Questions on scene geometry
####
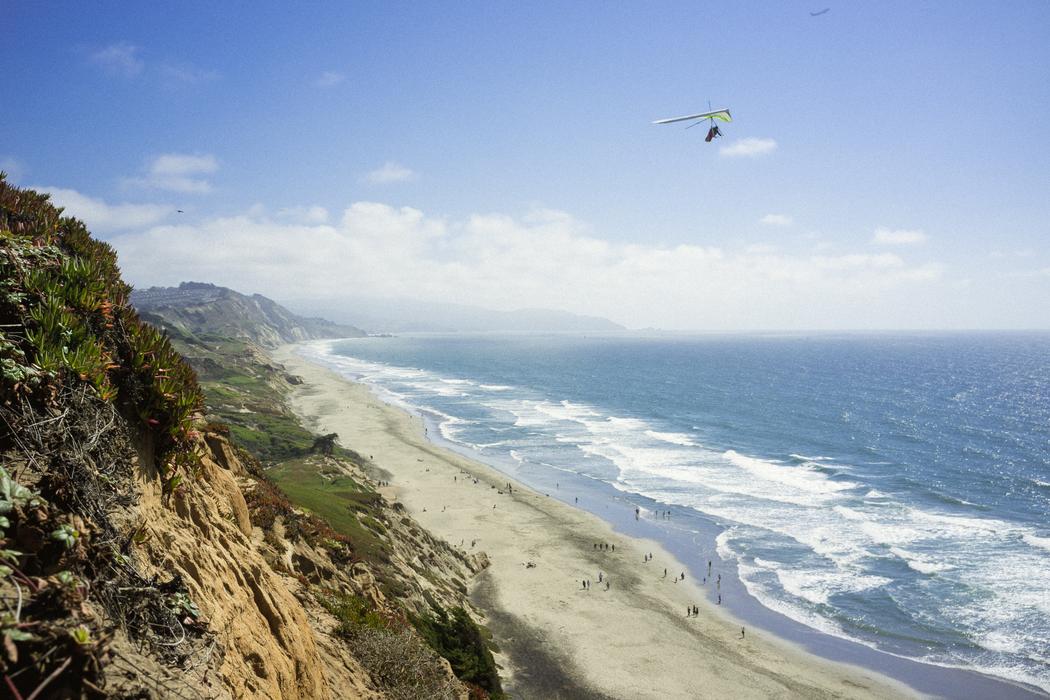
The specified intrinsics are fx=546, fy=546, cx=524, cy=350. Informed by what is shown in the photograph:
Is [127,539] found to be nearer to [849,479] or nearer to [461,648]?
[461,648]

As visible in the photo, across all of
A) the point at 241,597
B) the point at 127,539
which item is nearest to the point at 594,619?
the point at 241,597

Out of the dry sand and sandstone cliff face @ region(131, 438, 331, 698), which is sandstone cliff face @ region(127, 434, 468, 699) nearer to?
sandstone cliff face @ region(131, 438, 331, 698)

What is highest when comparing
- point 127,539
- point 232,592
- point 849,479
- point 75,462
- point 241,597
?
point 75,462

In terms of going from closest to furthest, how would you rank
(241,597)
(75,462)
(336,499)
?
(75,462), (241,597), (336,499)

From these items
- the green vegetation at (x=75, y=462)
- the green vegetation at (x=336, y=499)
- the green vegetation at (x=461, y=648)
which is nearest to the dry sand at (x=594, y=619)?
the green vegetation at (x=461, y=648)

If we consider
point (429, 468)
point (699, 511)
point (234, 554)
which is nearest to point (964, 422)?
point (699, 511)

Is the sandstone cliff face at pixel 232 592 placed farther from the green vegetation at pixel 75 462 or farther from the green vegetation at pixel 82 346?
the green vegetation at pixel 82 346
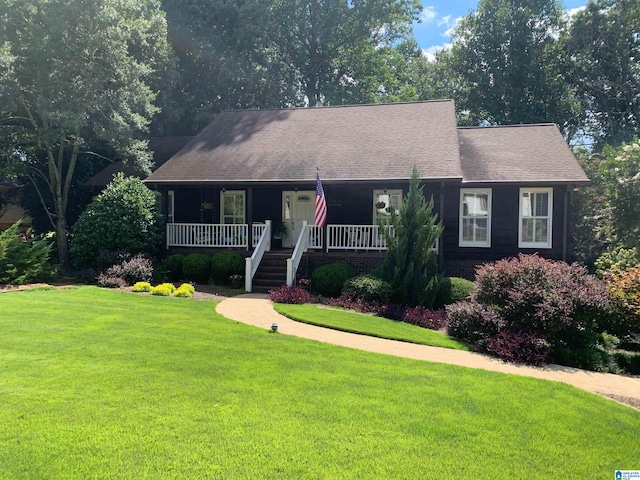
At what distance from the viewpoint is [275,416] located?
4531 mm

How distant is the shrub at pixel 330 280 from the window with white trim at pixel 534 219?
6436 millimetres

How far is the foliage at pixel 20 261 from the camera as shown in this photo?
13233mm

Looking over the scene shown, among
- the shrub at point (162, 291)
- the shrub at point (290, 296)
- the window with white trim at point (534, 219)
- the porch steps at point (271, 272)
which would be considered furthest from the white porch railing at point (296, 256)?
the window with white trim at point (534, 219)

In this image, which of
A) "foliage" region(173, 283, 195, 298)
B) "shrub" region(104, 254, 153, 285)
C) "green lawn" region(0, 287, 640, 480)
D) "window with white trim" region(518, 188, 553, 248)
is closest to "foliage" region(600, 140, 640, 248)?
"window with white trim" region(518, 188, 553, 248)

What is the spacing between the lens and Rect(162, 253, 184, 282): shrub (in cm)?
1504

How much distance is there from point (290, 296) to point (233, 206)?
7.36 meters

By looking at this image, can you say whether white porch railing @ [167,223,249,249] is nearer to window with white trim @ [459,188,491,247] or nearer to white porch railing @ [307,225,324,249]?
white porch railing @ [307,225,324,249]

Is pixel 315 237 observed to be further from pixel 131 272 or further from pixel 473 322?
pixel 473 322

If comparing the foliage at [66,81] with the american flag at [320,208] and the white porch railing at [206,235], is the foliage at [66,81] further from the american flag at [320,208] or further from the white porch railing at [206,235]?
the american flag at [320,208]

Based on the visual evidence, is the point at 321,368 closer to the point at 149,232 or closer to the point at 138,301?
the point at 138,301

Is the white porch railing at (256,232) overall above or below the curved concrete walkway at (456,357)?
above

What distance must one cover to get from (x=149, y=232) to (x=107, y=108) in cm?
562

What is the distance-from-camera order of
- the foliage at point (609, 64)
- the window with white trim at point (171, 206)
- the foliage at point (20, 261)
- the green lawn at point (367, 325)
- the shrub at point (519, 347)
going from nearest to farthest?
the shrub at point (519, 347)
the green lawn at point (367, 325)
the foliage at point (20, 261)
the window with white trim at point (171, 206)
the foliage at point (609, 64)

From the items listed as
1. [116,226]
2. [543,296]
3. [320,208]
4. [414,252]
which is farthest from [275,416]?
[116,226]
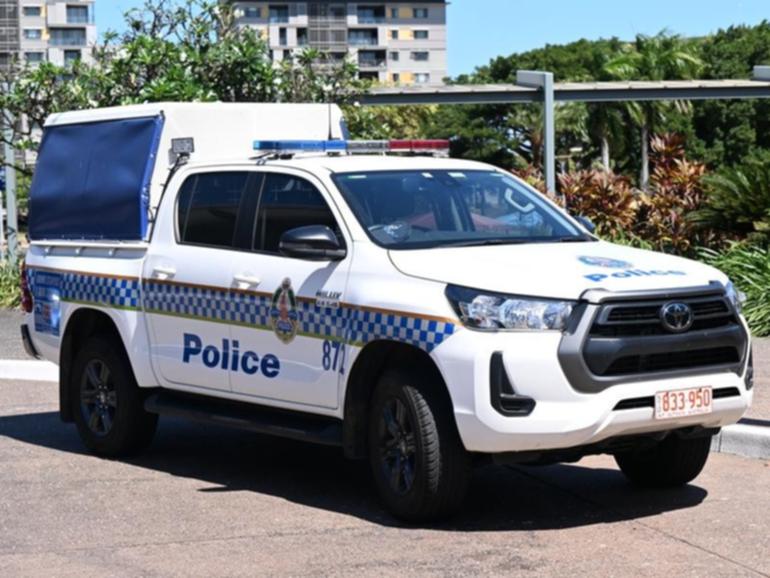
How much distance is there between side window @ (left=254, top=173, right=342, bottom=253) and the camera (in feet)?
28.2

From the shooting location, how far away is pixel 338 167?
28.7 feet

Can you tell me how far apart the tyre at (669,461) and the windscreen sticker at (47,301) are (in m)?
4.01

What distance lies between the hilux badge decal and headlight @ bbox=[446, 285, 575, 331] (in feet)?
4.48

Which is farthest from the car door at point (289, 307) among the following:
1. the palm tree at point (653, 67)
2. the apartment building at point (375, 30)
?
the apartment building at point (375, 30)

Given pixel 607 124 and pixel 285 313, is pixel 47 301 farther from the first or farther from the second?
pixel 607 124

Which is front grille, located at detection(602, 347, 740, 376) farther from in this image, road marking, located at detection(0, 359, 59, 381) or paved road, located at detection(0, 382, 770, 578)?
road marking, located at detection(0, 359, 59, 381)

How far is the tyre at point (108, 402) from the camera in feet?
32.4

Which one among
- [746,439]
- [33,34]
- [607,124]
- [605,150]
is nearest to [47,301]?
[746,439]

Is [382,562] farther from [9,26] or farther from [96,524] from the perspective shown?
[9,26]

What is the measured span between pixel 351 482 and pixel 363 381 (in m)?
1.33

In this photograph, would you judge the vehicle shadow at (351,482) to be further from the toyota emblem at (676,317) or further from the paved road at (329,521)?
the toyota emblem at (676,317)

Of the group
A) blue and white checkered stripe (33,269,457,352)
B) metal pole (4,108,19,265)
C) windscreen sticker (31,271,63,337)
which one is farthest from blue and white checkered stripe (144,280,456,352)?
metal pole (4,108,19,265)

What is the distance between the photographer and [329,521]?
800cm

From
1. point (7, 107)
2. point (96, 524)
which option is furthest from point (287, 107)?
point (7, 107)
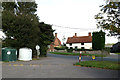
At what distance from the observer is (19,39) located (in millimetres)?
17516

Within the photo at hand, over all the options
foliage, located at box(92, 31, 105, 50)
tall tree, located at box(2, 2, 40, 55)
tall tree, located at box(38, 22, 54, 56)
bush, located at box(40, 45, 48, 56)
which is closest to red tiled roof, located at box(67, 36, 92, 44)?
foliage, located at box(92, 31, 105, 50)

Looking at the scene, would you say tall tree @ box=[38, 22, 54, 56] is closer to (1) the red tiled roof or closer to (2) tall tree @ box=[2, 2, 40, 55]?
(2) tall tree @ box=[2, 2, 40, 55]

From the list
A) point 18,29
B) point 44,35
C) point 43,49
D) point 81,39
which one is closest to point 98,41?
point 43,49

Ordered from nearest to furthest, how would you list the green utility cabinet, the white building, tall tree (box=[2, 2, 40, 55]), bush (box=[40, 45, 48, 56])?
the green utility cabinet → tall tree (box=[2, 2, 40, 55]) → bush (box=[40, 45, 48, 56]) → the white building

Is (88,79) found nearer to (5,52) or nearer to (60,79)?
(60,79)

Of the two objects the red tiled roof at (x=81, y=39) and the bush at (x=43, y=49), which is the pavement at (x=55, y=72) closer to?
the bush at (x=43, y=49)

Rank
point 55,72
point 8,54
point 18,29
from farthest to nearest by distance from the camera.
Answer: point 18,29, point 8,54, point 55,72

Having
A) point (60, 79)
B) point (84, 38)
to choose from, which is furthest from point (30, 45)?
point (84, 38)

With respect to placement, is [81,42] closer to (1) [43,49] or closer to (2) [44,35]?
(1) [43,49]

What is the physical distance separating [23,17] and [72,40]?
4809 cm

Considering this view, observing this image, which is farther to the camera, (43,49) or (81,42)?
(81,42)

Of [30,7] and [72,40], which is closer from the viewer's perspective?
[30,7]

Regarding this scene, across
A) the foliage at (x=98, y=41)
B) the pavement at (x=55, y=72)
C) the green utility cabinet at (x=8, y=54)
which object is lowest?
the pavement at (x=55, y=72)

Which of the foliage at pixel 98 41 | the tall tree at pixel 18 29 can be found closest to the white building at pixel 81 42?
the foliage at pixel 98 41
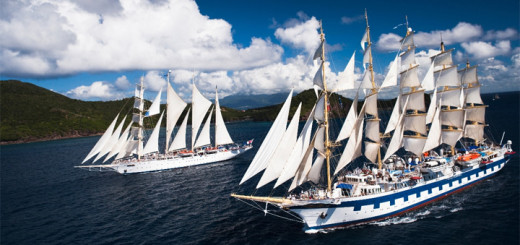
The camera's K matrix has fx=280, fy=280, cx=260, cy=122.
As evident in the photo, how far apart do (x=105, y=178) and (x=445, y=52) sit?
66.3m

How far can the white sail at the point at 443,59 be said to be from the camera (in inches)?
1677

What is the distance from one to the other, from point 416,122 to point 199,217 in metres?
31.3

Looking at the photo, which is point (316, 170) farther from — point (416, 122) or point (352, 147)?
point (416, 122)

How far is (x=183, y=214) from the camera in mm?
35625

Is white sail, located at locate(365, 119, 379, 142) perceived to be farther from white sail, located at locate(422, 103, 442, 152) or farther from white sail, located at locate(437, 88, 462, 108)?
white sail, located at locate(437, 88, 462, 108)

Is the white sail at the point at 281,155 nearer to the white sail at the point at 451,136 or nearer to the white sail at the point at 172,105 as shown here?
the white sail at the point at 451,136

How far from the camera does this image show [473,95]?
45.7m

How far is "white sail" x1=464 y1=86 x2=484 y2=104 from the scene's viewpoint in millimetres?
45188

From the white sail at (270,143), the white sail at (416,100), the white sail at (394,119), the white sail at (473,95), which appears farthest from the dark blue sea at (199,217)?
the white sail at (416,100)

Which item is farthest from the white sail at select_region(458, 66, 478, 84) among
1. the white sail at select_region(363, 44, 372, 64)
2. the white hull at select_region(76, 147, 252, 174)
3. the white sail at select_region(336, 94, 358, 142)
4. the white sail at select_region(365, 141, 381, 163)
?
the white hull at select_region(76, 147, 252, 174)

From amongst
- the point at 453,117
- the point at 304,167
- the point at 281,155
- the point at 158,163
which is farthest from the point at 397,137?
the point at 158,163

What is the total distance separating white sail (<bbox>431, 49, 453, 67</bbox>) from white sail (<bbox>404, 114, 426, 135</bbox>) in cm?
1194

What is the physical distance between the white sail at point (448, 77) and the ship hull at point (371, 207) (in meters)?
15.3

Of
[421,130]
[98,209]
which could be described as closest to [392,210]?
[421,130]
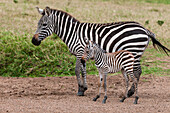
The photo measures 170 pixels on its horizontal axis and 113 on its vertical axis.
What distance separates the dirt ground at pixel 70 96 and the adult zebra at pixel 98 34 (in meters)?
0.63

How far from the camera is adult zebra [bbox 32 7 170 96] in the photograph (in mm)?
7745

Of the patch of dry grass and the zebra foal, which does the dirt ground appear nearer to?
the zebra foal

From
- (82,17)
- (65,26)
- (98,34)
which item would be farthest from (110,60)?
(82,17)

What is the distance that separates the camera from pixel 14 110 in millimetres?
6586

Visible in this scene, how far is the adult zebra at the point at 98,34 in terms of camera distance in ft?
25.4

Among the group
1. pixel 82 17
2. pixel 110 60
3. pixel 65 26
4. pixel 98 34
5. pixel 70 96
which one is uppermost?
pixel 82 17

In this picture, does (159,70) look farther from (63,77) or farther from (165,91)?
(63,77)

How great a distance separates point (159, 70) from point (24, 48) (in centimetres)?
471

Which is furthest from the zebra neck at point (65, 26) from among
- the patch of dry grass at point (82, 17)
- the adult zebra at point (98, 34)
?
the patch of dry grass at point (82, 17)

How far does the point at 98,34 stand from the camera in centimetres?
816

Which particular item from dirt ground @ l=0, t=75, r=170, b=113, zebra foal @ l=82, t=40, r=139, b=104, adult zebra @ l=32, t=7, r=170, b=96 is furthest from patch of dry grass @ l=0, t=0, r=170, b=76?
zebra foal @ l=82, t=40, r=139, b=104

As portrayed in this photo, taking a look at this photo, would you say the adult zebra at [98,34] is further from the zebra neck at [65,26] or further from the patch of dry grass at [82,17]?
the patch of dry grass at [82,17]

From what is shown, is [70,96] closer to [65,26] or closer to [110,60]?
[110,60]

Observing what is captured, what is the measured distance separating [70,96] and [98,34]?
1694 mm
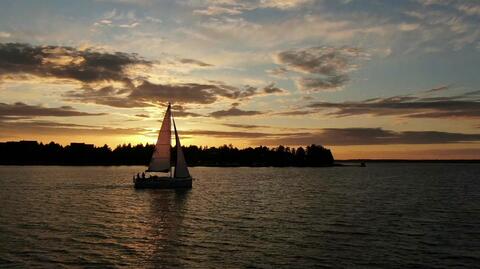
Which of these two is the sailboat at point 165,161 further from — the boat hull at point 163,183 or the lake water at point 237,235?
the lake water at point 237,235

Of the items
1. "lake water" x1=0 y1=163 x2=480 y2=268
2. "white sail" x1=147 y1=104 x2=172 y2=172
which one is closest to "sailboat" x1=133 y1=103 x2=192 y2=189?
"white sail" x1=147 y1=104 x2=172 y2=172

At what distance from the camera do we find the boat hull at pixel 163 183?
3452 inches

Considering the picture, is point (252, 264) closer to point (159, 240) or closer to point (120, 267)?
point (120, 267)

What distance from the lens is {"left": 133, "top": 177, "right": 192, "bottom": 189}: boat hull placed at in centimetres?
8769

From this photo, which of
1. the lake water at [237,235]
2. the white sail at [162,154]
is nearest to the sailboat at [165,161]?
the white sail at [162,154]

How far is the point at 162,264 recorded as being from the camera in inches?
1162

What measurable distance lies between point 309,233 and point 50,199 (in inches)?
1852

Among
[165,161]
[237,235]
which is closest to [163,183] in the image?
[165,161]

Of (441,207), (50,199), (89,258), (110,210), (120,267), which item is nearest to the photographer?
(120,267)

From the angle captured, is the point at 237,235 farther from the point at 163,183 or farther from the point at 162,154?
the point at 162,154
####
Reproduce every line from the one containing "From this photo, which of" down through the final line, word for word.

From this photo, which of
1. the lake water at [237,235]
2. the white sail at [162,154]
is nearest to the sailboat at [165,161]?
the white sail at [162,154]

How far is the point at 162,264 recorded as being from the camera in inches?
1162

What measurable distance lies between point 309,233 and point 50,199 (in inches)?
1852

Among
[165,161]
[237,235]
which is closest to [163,183] in the image?
[165,161]

Of (441,207), (50,199), (89,258), (110,210), (120,267), which item is nearest to the photographer?
(120,267)

From the angle captured, is the point at 237,235 farther from the point at 163,183 or farther from the point at 162,154?
the point at 162,154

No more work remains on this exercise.